While the future of unborn children is looking brighter under the new presidential administration, California’s new two-year legislative session got a jump start on bad bills.
In November, after President Trump’s reelection, Governor Newsom called a special session of the legislature to allocate funds for legal battles with the federal government. Newsom claimed the session was necessary to defend “our State’s values and our people’s constitutional rights.”
During the special session on December 2, the legislature introduced four new abortion bills:
Assembly Bill 40 would redefine “emergency services and care,” in a section of the Health and Safety code, to include abortions. This would force hospitals, which are required to provide emergency treatment as needed, to provide abortions on demand.
Assembly Bill 45 would prohibit abortion businesses from releasing medical research information in response to subpoenas from pro-life states. (This bill isn’t well fleshed out yet and states that it is the “intent” of the legislature to write a bill concerning this.)
Assembly Bill 54 would affirm what the legislature believes about chemical abortion and “ensure access” to it. (This bill is also in early draft form and not detailed about how its intent will be carried out.)
Assembly Bill 67 would authorize the California Attorney General to conduct investigations and sue for $25,000 if it “appears to the Attorney General that a person has engaged, or is about to engage, in any act or practice constituting a violation of the Reproductive Privacy Act.” The Reproductive Privacy Act is a current California law that states that every person who may become pregnant has a right to have an abortion.
At the end of the last legislative session, in September, Governor Newsom signed three other bills into law:
Assembly Bill 2085 expedites the permit process for building new Planned Parenthoods and prevents municipal authorities from regulating or restricting the new clinics.
Assembly Bill 2099 turns certain misdemeanor crimes against abortion workers into felonies.
Senate Bill 729 requires insurers to cover in vitro fertilization for same sex couples and single people.
It’s not all bad news, however. Several of last year’s abortion bills either failed to pass out of committee or, if they would have to be directly funded by the state, were vetoed by Governor Newsom:
Assembly Bill 602, which would have encouraged lawsuits against pregnancy care centers and clinics for supposedly “false or misleading” statements, failed in committee.

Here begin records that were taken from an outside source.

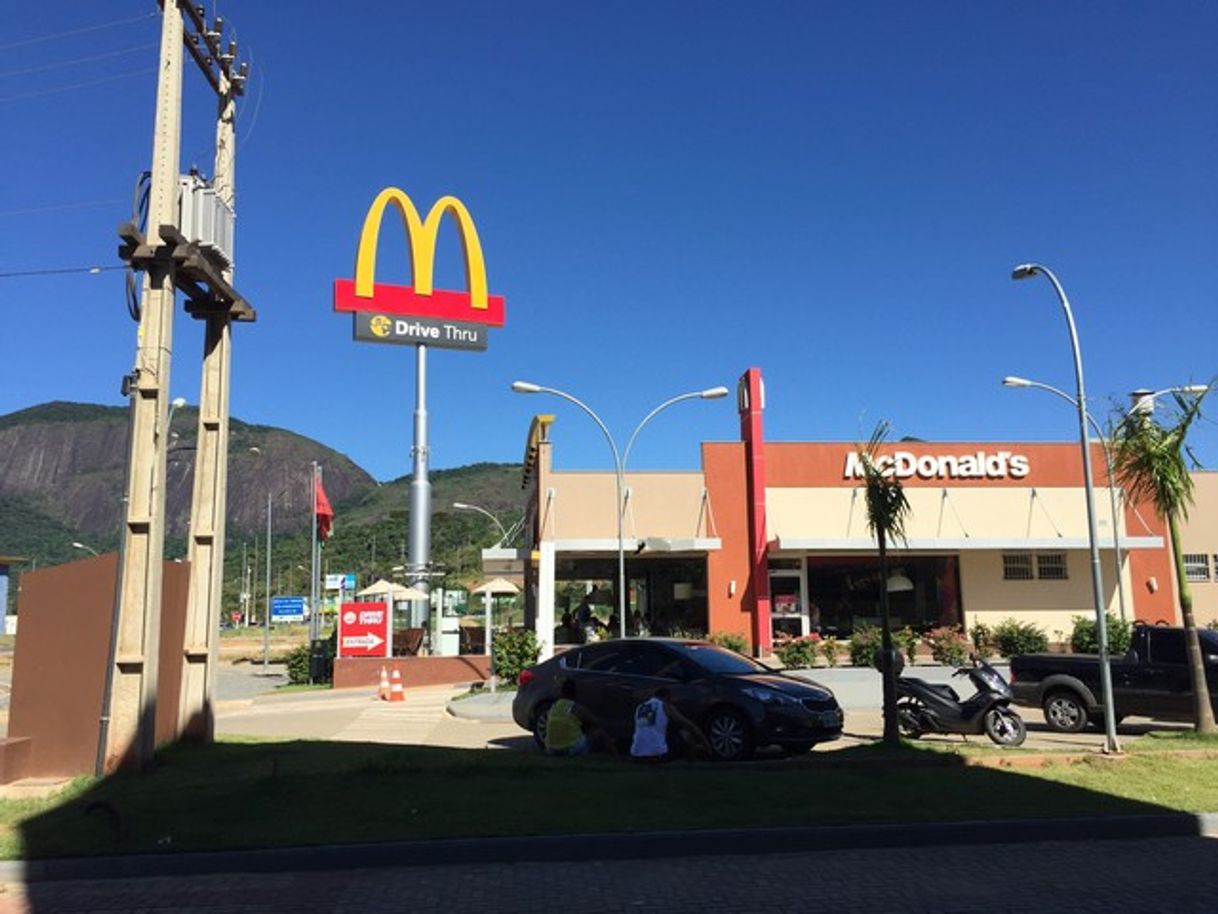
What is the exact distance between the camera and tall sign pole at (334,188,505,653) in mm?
34812

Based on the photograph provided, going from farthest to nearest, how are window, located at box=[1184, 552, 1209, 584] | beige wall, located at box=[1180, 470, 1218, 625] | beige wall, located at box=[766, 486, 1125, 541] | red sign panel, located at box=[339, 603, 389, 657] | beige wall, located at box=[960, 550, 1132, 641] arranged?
window, located at box=[1184, 552, 1209, 584] → beige wall, located at box=[1180, 470, 1218, 625] → beige wall, located at box=[960, 550, 1132, 641] → beige wall, located at box=[766, 486, 1125, 541] → red sign panel, located at box=[339, 603, 389, 657]

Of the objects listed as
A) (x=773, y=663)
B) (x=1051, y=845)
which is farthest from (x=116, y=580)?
(x=773, y=663)

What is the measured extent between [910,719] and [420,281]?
→ 1058 inches

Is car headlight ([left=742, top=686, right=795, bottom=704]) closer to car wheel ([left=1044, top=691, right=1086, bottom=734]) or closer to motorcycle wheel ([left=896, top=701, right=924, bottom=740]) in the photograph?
motorcycle wheel ([left=896, top=701, right=924, bottom=740])

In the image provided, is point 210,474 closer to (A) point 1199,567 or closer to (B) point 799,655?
(B) point 799,655

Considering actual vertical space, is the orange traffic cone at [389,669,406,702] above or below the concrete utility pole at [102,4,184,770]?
below

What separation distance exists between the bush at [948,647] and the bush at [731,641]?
517 cm

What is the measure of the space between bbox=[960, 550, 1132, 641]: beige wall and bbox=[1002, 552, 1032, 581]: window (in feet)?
0.49

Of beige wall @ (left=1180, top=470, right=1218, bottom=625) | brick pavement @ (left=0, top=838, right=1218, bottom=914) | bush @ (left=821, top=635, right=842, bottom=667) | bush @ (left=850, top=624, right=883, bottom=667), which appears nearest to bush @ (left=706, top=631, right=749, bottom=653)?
bush @ (left=821, top=635, right=842, bottom=667)

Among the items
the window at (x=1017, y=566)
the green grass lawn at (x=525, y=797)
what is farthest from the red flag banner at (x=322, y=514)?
the green grass lawn at (x=525, y=797)

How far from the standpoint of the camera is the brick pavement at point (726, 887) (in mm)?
6273

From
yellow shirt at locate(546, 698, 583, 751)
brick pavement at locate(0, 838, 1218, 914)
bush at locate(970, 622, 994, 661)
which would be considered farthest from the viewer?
bush at locate(970, 622, 994, 661)

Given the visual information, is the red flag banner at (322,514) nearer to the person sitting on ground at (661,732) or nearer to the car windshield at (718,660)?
the car windshield at (718,660)

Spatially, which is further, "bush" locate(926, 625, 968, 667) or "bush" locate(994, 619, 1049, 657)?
"bush" locate(994, 619, 1049, 657)
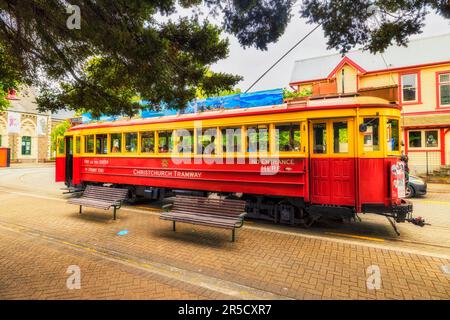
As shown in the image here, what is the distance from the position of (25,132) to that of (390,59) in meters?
49.7

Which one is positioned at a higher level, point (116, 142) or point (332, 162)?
point (116, 142)

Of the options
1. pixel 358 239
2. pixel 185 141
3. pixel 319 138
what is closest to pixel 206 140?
pixel 185 141

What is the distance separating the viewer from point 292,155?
6883 mm

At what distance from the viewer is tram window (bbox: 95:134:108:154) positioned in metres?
10.9

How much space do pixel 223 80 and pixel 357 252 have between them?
15.0ft

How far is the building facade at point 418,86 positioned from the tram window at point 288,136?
37.0 ft

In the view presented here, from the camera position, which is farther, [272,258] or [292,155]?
[292,155]

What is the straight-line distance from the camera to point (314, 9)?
4.57 metres

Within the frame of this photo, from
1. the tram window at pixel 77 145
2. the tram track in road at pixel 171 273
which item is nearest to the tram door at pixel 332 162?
the tram track in road at pixel 171 273

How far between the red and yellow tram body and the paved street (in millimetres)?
1057

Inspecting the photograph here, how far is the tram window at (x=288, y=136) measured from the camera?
22.8 ft

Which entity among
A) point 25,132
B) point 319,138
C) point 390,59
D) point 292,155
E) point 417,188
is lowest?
point 417,188

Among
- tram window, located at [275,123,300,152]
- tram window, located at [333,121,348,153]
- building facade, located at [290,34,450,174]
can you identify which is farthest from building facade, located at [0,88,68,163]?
tram window, located at [333,121,348,153]

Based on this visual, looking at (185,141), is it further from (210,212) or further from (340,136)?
(340,136)
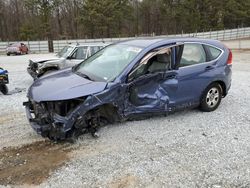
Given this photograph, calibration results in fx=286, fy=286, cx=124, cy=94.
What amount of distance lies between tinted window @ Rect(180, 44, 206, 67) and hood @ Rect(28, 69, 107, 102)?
182 centimetres

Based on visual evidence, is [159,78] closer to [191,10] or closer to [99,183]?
[99,183]

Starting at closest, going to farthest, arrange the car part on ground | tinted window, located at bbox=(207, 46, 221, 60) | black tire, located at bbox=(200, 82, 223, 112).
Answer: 1. black tire, located at bbox=(200, 82, 223, 112)
2. tinted window, located at bbox=(207, 46, 221, 60)
3. the car part on ground

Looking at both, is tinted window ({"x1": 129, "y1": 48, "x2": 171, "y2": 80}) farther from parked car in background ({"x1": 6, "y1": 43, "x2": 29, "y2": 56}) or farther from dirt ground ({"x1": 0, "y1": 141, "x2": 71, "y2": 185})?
parked car in background ({"x1": 6, "y1": 43, "x2": 29, "y2": 56})

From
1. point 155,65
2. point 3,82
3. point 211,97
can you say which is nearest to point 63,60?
point 3,82

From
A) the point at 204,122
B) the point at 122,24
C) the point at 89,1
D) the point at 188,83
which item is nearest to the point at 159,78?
the point at 188,83

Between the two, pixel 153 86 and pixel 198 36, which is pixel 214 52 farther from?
pixel 198 36

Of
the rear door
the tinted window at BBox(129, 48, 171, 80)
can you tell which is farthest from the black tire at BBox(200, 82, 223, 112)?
the tinted window at BBox(129, 48, 171, 80)

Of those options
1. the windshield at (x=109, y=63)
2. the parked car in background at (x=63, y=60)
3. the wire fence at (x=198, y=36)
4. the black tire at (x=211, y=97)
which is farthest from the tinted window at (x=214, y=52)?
the wire fence at (x=198, y=36)

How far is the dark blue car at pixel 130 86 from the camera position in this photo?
422 cm

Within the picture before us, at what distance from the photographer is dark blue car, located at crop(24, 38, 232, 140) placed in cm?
422

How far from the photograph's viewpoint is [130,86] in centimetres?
470

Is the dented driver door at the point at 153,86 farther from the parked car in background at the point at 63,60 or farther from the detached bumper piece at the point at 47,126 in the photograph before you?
the parked car in background at the point at 63,60

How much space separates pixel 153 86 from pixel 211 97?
1612 millimetres

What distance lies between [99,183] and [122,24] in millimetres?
48216
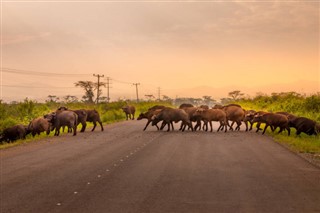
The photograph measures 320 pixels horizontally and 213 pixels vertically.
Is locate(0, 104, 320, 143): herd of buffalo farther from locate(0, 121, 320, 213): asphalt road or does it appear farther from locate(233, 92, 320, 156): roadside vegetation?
locate(0, 121, 320, 213): asphalt road

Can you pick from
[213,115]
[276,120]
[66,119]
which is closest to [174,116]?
[213,115]

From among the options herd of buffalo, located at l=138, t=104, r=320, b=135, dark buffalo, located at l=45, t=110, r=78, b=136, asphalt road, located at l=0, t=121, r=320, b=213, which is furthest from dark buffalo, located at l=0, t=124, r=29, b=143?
herd of buffalo, located at l=138, t=104, r=320, b=135

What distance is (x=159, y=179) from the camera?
10.9m

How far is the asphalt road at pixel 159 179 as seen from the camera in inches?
328

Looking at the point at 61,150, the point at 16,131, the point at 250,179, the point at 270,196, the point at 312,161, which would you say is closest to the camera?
the point at 270,196

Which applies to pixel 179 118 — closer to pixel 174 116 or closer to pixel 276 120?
pixel 174 116

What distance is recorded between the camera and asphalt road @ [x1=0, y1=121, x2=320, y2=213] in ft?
27.3

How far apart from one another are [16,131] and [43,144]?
583cm

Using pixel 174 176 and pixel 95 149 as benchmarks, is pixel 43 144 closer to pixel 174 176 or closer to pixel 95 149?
pixel 95 149

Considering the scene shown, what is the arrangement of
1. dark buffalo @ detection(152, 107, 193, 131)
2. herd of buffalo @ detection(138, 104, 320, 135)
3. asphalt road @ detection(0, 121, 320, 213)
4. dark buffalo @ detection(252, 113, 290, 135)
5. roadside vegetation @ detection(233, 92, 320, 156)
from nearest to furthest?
asphalt road @ detection(0, 121, 320, 213) < roadside vegetation @ detection(233, 92, 320, 156) < herd of buffalo @ detection(138, 104, 320, 135) < dark buffalo @ detection(252, 113, 290, 135) < dark buffalo @ detection(152, 107, 193, 131)

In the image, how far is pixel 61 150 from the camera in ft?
57.0

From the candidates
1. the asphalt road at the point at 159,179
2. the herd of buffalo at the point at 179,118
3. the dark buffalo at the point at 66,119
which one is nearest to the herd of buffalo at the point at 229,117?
the herd of buffalo at the point at 179,118

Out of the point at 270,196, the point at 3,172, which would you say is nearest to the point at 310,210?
the point at 270,196

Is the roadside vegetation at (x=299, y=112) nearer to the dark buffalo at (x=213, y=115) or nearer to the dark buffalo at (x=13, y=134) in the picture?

Assembly Bill 793, which would have hindered law enforcement attempting to collect digital evidence of illegal abortions, failed in committee.
Assembly Bill 2490, which would have established a grant program to fund abortion training for hospital staff, was vetoed by Governor Newsom.
Assembly Bill 2670, which would have required the department of health to run a public awareness campaign to direct women to the California government’s abortion website, was vetoed by Governor Newsom.
Assembly Bill 3022, which would have amended the murder statute to create exceptions for doctors, mothers, and those assisting mothers in killing their unborn children, never got as far as a committee.